Here is an example of an HTML string we have to parse (a p element):

$s = 'p obnoxious nonprofessional style=\'wrong: lulz-immature\' dunno>Some paragraph text';

We do not care what those attributes are; our goal is simply to fix the XML so that it is well-formed as demonstrated by the following string:

$s = 'p obnoxious="true" nonprofessional="true" style="wrong: lulz-immature" dunno="true">Some paragraph text';

We're not interested in attribute="attribute" as that is just extra work (most email is frivolous) so we're simply interested in appending ="true" for each attribute missing a value just to prevent the XML parser on client browsers from failing over the trivialities of someone somewhere else not doing their job.

As I mentioned earlier we only need to fix the attributes which are missing values and we need to return a string. At this point all other issues of malformed XML have been addressed. I'm not sure where I should start as the topic is such a mess. So...

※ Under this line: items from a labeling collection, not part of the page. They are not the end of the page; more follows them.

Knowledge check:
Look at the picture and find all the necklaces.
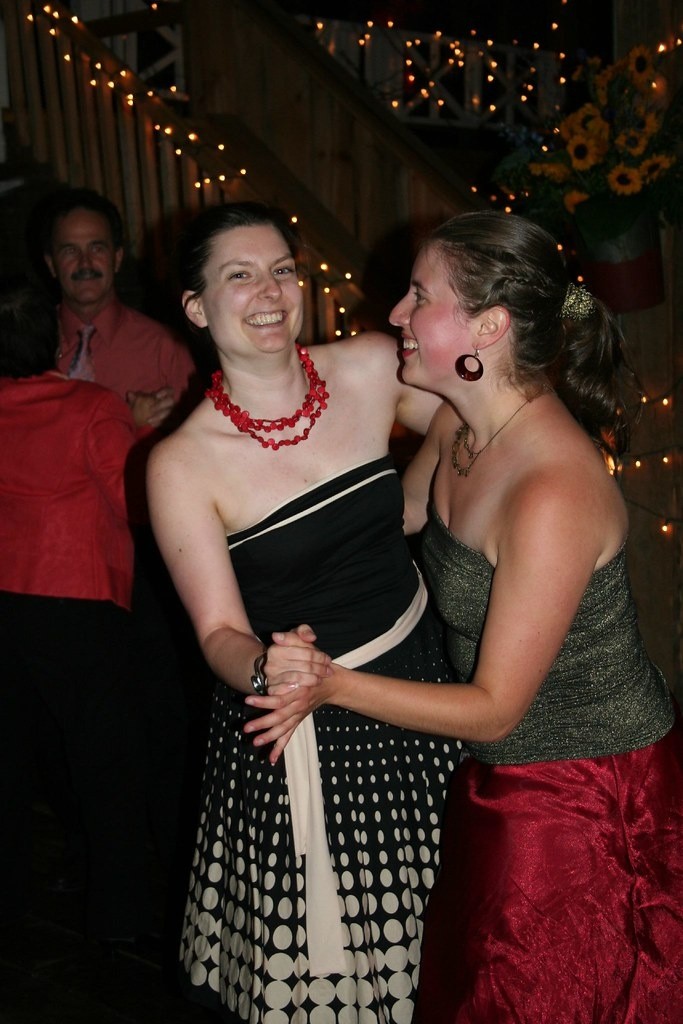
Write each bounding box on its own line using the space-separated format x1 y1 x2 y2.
204 344 329 449
450 398 529 477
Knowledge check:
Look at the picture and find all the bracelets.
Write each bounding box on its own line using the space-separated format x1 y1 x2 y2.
250 655 269 694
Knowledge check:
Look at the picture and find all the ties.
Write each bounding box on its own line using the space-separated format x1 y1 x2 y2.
66 325 97 382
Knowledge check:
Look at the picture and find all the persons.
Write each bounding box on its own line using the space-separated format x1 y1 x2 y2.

  • We're open to sending the entire XML string as a whole to be parsed and returned back as a string with some built in library. If this option presume that the XML is well-formed with a proper XML declaration (<?xml version="1.0" encoding="UTF-8"?>).
  • We're open to manually creating a function to address whatever we encounter though we're not interested in building a validator as much of the "HTML" we receive screams 1997.
  • We are working with the XML as a single string or an array (your pick); we are explicitly not dealing with files.

How do we with reasonable effort ensure that an XML string (in part or whole) is returned as a string with values for all attributes?


Solution

  • The DOM extension may solve your problem:

    $doc = new DOMDocument('1.0');
    $doc->loadHTML('<p obnoxious nonprofessional style=\'wrong: lulz-immature\' dunno>Some paragraph text');
    
    echo $doc->saveXML();
    

    The above code will result in the following output:

    <?xml version="1.0" standalone="yes"?>
    <!DOCTYPE html PUBLIC "-//W3C//DTD HTML 4.0 Transitional//EN" "http://www.w3.org/TR/REC-html40/loose.dtd">
    <html><body><p obnoxious="" nonprofessional="" style="wrong: lulz-immature" dunno="">Some paragraph text</p></body></html>
    

    You may replace every ="" with ="true" if you want, but the output is already a valid XML.